At the end of the 13th century, the Mongol Empire was the largest civilization on Earth. The Mongols ruled 25% of humanity from the Pacific Ocean to Hungary, from Siberian Kazan to the Indian Ocean. It was ruled by an emperor named Khubilai and here is his story.

Khubilai was the son of Tolui, Tolui was the younger son of Genghis Khan, the keeper of the Laws and Khan of the Golden Ulus — the historical homeland of the Mongols in Transbaikalia. And while Batyi was conquering the West, Tolui’s house (clan) was gaining power in Karakorum.

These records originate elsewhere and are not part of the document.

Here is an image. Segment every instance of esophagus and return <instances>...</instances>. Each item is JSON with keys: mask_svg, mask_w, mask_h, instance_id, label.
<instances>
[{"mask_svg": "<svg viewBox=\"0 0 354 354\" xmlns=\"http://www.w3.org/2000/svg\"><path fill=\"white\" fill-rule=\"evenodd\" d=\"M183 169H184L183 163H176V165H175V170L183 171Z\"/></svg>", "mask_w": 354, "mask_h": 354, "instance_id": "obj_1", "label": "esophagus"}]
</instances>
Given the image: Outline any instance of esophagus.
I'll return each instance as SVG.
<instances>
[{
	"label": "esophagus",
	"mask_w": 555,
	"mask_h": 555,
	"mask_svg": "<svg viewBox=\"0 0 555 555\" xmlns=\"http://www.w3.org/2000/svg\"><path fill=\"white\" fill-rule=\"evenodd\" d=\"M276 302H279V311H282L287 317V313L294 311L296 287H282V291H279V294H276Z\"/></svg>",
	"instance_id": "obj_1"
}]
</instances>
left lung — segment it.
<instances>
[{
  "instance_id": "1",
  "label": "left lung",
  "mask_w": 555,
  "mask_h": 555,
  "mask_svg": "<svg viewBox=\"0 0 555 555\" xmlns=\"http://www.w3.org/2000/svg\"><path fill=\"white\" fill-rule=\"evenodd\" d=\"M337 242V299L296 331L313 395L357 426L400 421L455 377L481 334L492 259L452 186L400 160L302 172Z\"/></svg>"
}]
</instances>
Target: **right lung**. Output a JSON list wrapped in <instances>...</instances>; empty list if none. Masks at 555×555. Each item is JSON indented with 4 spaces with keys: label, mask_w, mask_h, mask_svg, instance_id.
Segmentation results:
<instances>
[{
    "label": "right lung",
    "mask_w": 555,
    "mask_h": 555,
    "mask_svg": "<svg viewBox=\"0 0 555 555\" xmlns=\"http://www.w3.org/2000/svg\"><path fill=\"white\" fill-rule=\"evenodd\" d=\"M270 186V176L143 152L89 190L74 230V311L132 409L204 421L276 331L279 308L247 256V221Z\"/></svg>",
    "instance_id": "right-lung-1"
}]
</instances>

Tolui was a shy alcoholic, so other sons of Genghis Khan were not afraid of his ambitions.

But they underestimated his wife Sorkhotani, who saw her sons on the imperial throne and gave the best teachers to raise them into leaders. Sorkhotani’s political savvy was legendary; Rashid al-Din wrote that she was “extremely intelligent, capable, and towered above all the women of the world.” Eventually the house of Tolui seized the imperial throne of the Mongols after Genghis Khan’s death and never gave it up again.

With Batyi’s support, Munkhe became emperor, and after his death in 1259, his younger brother Khubilai became emperor. For this Khubilai had to win a civil war with his own brother Arig-Buga, who seized the throne in Karakorum. And after that, Emperor Khubilai focused on China and completed what his grandfather, Genghis Khan, had started — the conquest of mighty China.

But this colossal success destroyed the Mongol Empire. For almost 20 years Khubilai spent resources on the conquest of China, not paying attention as the vassal uluses of the unified empire — the Golden Horde, Ilkhanate Hulagu, Chagatai Khanate, send less and less tribute and troops. Khubilai himself gave the Mongols a reason — he moved the capital from Mongolia to China and violated all Mongol laws.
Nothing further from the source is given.